Calcio

I 5 top e i 5 flop della 17a giornata di serie A

Luca Toni ancora tra i migliori, nel derby spicca Kovacic. Zapata imbarazza i milanisti, Leto è l'emblema della crisi a Catania - Statistiche: tutti i rigori della serie A

(Getty Images)

I 5 TOP DELLA 17^ GIORNATA

Rodrigo Palacio (Inter) - Anche senza Diego Milito l'eroe nerazzurro resta un attaccante argentino. El Trenza risolve il derby di Milano con un gol a 5' dalla fine, un tacco alla Crespo che fa esplodere la curva Nord. Dal suo arrivo in Italia non aveva mai segnato al Milan, raggiunge quota 10 in stagione e si conferma l'attaccante più affidabile nella rosa di Mazzarri. Tra i suoi meriti c'è anche quello di aver regalato il primo sorriso a Thohir, il presidente non se lo dimenticherà.

Ciro Immobile (Torino) - L'ex punta del Genoa segna una doppietta decisiva contro il Chievo Verona salendo a quota 8 in classifica cannonieri e raggiungendo così il compagno di squadra Cerci. Dopo una stagione difficile in Liguria al secondo anno di serie A l'attaccante campano sta mostrando tutto il suo valore. Primo gol facile e secondo spettacolare, per il gioco di Ventura è un tassello fondamentale. 

Luca Toni (Verona) - Doppietta, gol di testa e di piede, sempre nel centro della manovra offensiva gialloblu. La sua posizione al centro dell'attacco è fondamentale per ogni movimento richiesto da Mandorlini e la difesa della Lazio non può che soccombere di fronte alla torre di Modena che firma il suo settimo centro stagionale e che nel finale di partita tenta anche la prodezza con un cucchiaio. Seconda giovinezza. 

Mateo Kovacic (Inter) - Il suo scarso impiego stava iniziando a diventare un caso ma nel derby di Milano il giovane numero 10 cambia il ritmo della partita. Grazie al suo gioco nello stretto e alla sua visione nei lanci l'Inter cambia passo nella ripresa ingabbiando il centrocampo del Milan. Il migliore in campo tra gli uomini di Mazzarri, da ieri inizia per lui una nuova stagione. 

Carlos Tevez (Juventus) - Sempre letale. Segna il suo 11° centro in campionato e consegna agli almanacchi la sua ennesima prova ben sopra la sufficienza. Già nel primo tempo, quando la Juventus va in difficoltà, è il primo a capire come va interpretata la partita. Indispensabile. 

I FLOP DELLA 17^ GIORNATA

Dario Dainelli (Chievo Verona) - Giornata da dimenticare per il centrale clivense. Con un errore gravissimo regala a Immobile la palla per il primo gol e anche sul 4-0 di Cerci c'è la sua responsabilità. Stop da dimenticare in fretta per ripartire perché la squadra di Corini è alla seconda sconfitta consecutiva e la zona calda torna a spaventare i progetti di Campedelli. 
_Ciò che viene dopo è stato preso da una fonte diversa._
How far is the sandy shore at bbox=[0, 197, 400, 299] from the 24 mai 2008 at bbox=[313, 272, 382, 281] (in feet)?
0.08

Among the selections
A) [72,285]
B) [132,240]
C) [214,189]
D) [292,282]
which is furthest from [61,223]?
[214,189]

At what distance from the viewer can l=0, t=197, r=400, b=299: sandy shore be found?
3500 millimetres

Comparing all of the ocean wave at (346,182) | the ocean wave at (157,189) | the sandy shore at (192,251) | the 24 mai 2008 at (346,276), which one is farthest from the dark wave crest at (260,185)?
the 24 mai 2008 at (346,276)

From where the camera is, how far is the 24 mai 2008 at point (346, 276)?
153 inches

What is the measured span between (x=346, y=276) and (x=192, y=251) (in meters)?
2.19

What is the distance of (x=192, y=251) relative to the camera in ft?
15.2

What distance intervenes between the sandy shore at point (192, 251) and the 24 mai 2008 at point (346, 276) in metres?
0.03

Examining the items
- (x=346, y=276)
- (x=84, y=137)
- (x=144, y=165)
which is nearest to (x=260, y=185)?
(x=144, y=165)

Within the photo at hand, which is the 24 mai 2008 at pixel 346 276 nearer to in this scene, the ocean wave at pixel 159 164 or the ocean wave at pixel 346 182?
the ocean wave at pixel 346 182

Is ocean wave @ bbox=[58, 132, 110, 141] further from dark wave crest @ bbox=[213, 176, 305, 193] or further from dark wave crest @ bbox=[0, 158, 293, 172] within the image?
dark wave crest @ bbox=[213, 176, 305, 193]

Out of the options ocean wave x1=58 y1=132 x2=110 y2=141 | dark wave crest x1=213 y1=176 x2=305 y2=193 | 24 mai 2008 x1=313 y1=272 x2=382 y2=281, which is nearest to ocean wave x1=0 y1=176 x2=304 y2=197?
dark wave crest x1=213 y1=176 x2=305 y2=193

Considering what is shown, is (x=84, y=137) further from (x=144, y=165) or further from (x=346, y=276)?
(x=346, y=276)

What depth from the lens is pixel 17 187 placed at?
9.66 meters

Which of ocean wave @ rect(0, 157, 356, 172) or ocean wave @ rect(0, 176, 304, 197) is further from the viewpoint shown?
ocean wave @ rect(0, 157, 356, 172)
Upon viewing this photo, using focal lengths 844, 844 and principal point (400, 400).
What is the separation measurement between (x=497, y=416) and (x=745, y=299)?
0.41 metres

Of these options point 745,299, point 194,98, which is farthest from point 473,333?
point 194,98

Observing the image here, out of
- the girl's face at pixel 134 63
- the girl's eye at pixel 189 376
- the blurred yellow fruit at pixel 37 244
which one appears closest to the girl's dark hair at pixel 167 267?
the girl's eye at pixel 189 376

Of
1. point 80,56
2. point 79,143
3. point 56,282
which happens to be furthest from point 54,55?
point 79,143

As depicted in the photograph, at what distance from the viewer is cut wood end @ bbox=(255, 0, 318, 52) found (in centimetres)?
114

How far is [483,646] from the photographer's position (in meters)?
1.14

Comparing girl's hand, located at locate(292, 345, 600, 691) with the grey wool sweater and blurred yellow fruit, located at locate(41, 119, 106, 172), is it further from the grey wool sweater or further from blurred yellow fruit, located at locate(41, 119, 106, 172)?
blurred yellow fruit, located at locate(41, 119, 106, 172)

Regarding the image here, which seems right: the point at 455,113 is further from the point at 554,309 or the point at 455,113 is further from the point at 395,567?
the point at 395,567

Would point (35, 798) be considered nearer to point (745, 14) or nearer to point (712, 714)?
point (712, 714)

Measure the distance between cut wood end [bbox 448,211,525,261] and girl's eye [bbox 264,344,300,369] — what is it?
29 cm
Vladimir Petkovic (Lazio) - Che succede alla Lazio? Anche a Verona un nuovo crollo dei biancocelesti che mettono in mostra una difesa colabrodo, niente a che vedere con la scorsa stagione. Sul banco degli imputati sale per primo il tecnico serbo che ormai sembra solo in attesa di essere esonerato per poi accettare la panchina della Svizzera. I tifosi laziali sono i primi a storcere il naso: come può il gruppo lottare per vincere quando il primo ad arrendersi sembra proprio il suo timoniere?

Christian Zapata (Milan) - "Gli anni doro del grande Milan, gli anni di Zapata e di Costant". Lo striscione ironico apparso poche settimane fa non poteva descrivere al meglio la difficile situazione difensiva del Milan. Il colombiano provoca un rigore su Palacio già nel primo tempo ma Mazzoleni grazia i rossoneri. Sul gol dell'argentino è però troppo lento e sulla sconfitta rossonera pesano in maniera determinante le sue amnesie. 

Alessandro Gamberini (Genoa) - Da bolognese doc avrà forse pensato di fare un regalo alla squadra della sua città. Battute a parte è il peggiore in campo del Genoa al Dall'Ara, troppo falloso in mezzo al campo e spesso in ritardo. Condiziona il rendimento di tutto il reparto, una giornata da dimenticare. 

Sebastian Leto (Catania) - L'attaccante argentino è l'emblema di una stagione etnea che sta naufragando. Mai realmente pericoloso, non incide e non ferisce. Per lui solamente una rete in dodici partite. Pulvirenti lo aveva presentato come un grande acquisto "siamo riusciti a prenderlo battendo la concorrenza di tante squadre europee". Dopo metà campionato riesce davvero difficile crederci.